Compared to traditional advertising, social media posts are quicker and easier to deploy. You can engage regionally or nationally, even globally—daily—without the lag time between message formulation and execution that comes with ads or billboards. Quick messaging allows you to pivot quickly in response to customer input or staffing needs.

As you look to grow your business you can focus on one-on-one engagement with clients and customers, or on broader communication and messaging to your community or sector. You can use a small number of channels that you’re already comfortable with, or employ a more ambitious strategy across a wider array of platforms.

Finally, as an employer, you can burnish your company’s brand by making targeted announcements on issues that are important to today’s job seekers, from DEI policies and initiatives to benefits and work-life balance.

2. Targeting Key Audience Sectors

You should approach social media less like traditional advertising that is all about you and your products and more as a conversation, or even as a set of conversations that you have with a few key audiences. You may consider breaking these key audiences into the following categories:

  • Potential leads and customers
  • Loyal customers
  • Potential employees

Social media is an especially effective way to communicate with right-fit leads, those who are interested in your brand and what you offer, or at least with the products and services you can provide to meet their needs and solve their problems.

You can send out micro-targeted messaging to various target audience members. For instance, post comments and send direct messages to hyper-engaged loyal customers, post on mainstream platforms for potential customers, and provide more business insights on business-targeted platforms like LinkedIn to build your employer brand.

3. Determining the Right Message and Tone for Your Content

Once you know who you want to be in conversation with, you can begin to think about the content and tone of that conversation. The tone you use in your social media marketing strategy should match your brand and your target customer: young, fun, and casual, or principled and dignified?

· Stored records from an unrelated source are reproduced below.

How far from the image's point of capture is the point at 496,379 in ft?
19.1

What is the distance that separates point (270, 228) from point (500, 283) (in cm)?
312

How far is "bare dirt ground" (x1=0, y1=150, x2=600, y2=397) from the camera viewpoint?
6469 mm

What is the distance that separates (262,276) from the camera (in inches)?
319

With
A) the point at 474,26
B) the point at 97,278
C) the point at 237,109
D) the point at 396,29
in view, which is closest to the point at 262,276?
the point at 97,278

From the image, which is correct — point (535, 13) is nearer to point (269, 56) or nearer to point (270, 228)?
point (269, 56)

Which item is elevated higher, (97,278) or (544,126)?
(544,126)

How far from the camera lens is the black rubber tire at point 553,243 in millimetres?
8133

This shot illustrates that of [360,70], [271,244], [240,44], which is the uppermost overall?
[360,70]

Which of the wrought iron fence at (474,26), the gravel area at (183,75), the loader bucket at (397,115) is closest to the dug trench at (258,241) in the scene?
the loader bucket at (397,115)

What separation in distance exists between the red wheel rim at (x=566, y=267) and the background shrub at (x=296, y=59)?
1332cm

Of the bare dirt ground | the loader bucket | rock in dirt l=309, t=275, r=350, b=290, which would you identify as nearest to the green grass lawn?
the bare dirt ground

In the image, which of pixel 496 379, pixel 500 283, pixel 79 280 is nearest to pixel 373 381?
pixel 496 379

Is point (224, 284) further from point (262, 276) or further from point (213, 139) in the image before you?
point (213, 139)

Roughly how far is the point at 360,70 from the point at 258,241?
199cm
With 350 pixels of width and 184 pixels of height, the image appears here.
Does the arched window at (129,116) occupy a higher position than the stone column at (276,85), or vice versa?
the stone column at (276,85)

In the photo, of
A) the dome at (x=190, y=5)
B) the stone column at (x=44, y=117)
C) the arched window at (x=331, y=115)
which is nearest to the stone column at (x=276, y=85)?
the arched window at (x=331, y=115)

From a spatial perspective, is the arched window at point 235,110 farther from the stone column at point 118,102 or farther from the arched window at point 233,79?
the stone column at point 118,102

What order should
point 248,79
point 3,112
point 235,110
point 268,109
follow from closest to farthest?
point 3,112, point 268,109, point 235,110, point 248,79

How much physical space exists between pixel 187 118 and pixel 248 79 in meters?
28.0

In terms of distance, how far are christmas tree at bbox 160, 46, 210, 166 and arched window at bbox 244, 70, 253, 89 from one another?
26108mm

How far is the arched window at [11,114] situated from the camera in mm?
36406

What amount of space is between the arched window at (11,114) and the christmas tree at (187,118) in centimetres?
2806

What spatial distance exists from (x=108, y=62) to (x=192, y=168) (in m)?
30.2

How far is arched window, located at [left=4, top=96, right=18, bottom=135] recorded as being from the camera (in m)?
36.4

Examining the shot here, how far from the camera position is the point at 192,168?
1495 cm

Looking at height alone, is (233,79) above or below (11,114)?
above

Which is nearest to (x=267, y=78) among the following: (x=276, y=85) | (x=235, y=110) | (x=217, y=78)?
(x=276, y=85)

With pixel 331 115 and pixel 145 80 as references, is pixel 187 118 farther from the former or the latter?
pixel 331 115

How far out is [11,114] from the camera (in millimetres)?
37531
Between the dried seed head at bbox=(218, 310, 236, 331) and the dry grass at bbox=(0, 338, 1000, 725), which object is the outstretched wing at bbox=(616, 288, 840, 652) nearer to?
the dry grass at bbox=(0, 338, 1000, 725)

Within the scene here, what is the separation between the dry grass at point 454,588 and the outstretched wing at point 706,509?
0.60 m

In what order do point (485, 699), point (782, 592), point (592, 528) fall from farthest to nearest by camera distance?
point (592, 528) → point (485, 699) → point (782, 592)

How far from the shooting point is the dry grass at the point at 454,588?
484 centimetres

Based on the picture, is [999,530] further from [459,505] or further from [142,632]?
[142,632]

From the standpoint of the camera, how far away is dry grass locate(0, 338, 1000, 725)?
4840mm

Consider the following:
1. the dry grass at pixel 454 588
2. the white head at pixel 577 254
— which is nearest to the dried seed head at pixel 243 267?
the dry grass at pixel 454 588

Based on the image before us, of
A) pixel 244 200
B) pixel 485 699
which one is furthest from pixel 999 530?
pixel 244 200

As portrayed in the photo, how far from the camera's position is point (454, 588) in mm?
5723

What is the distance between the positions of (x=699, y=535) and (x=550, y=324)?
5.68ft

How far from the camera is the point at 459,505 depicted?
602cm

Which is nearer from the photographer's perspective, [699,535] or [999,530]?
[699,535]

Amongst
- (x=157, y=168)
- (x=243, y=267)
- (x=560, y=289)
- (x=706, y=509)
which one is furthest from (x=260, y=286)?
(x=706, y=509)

What are your values and goals as a business? Do you want to convey that your workplace fosters a culture of constant innovation, or steady service and reliability? Determine what tone and messaging you want to share with your many audiences, and then you can begin to decide which message belongs on what platform.

For example, you might announce new services, products, sales, and promotional images and stories on Instagram and Facebook, employment opportunities on LinkedIn, and tours of new locations on YouTube, all with all with ample links back to your company web site.

A great way to build brand loyalty is to share tidbits about your company history and “behind the curtain” sneak peaks with your followers. Make your loyal customers feel like they are part of the team, inviting them to become part of the word of mouth driving your business. If you run a coffee shop, you might post about how beans are roasted; if you’re a restaurant owner, you can create a YouTube segment that includes a tour of your kitchen.

4. Managing Your Social Media Marketing Plan

Depending on the size of your business and the goals of your social media marketing plan you may want to consider hiring a social media manager.

You’ll want to begin the process with an effective social media manager job description. An ideal candidate might have previous experience on the platforms that make the most sense for your brand, as well as a marketing background.

Your new manager will then determine the timing of posts and other aspects of growing your social media marketing strategy. You can start big by making a broad appeal across a wide range of platforms, or you can begin gradually with a small set of targeted channels of your choosing.

One effective strategy is to position yourself as a reliable expert in your sector. Rather than engaging in sales messaging that could sound pushy, you should aim to focus on the needs of your customers. About 70 percent of your content should be about products and services, and 30 percent about fun and culture.

5. Measuring Your Results and Adjusting Accordingly

Once you’re up and running with your social media marketing strategy, you’ll want to measure results using metrics. Some of the most important metrics to monitor on your social media channels are quantitative engagement and reach.

Using popular analytics applications, you can track how many users you’re reaching and how those users are engaging with your content—and how you might choose to create and deploy content that will resonate with targeted audiences. By properly tracking, calibrating, and employing your social media content you can maximize your interactions with current and potential customers and employees.